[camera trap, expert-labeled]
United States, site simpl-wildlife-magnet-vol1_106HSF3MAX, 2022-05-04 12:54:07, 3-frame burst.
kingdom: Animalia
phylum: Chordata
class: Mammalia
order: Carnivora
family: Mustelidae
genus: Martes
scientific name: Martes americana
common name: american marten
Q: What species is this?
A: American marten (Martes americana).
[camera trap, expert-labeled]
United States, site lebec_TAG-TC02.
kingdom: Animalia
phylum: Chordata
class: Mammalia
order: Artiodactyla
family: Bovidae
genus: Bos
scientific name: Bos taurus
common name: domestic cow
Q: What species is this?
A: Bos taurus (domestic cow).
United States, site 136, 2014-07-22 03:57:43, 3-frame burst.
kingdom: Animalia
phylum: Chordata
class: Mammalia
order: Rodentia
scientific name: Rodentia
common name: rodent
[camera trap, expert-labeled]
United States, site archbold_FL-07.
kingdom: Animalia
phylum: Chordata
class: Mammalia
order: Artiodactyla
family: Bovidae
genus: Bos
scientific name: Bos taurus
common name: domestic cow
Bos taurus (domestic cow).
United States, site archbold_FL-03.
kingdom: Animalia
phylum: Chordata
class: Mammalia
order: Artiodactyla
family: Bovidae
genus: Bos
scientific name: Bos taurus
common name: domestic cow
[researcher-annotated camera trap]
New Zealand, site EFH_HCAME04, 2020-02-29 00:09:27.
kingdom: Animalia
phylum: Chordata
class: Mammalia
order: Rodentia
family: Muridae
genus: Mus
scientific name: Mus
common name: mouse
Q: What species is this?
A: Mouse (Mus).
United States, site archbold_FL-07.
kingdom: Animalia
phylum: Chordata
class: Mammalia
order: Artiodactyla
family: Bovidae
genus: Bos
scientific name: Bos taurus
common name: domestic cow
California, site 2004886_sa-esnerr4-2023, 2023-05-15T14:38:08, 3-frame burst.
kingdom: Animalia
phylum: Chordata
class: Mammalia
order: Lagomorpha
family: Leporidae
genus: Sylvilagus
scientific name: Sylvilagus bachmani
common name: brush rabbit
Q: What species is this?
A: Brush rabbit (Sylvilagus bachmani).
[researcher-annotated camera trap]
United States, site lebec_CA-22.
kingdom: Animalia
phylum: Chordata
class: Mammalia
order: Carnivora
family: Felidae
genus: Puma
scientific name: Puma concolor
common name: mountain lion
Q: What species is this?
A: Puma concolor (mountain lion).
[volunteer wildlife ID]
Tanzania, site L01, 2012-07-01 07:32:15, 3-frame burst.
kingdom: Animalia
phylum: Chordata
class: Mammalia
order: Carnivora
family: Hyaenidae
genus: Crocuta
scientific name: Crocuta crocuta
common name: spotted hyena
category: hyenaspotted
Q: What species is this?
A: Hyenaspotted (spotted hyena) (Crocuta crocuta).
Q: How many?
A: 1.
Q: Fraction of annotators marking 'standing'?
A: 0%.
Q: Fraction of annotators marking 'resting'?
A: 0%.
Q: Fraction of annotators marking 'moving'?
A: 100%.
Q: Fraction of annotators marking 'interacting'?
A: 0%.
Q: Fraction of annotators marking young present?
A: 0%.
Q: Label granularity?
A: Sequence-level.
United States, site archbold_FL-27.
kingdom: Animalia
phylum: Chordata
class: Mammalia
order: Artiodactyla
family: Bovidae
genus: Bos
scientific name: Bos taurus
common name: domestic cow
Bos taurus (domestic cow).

◇ ◇ ◇ ◇ ◇

Task brief → Please copy out each line of the data in which the word "frame" occurs.

Finished task →
United States, site simpl-wildlife-magnet-vol1_106HSF3MAX, 2022-05-04 12:54:07, 3-frame burst.
United States, site 136, 2014-07-22 03:57:43, 3-frame burst.
California, site 2004886_sa-esnerr4-2023, 2023-05-15T14:38:08, 3-frame burst.
Tanzania, site L01, 2012-07-01 07:32:15, 3-frame burst.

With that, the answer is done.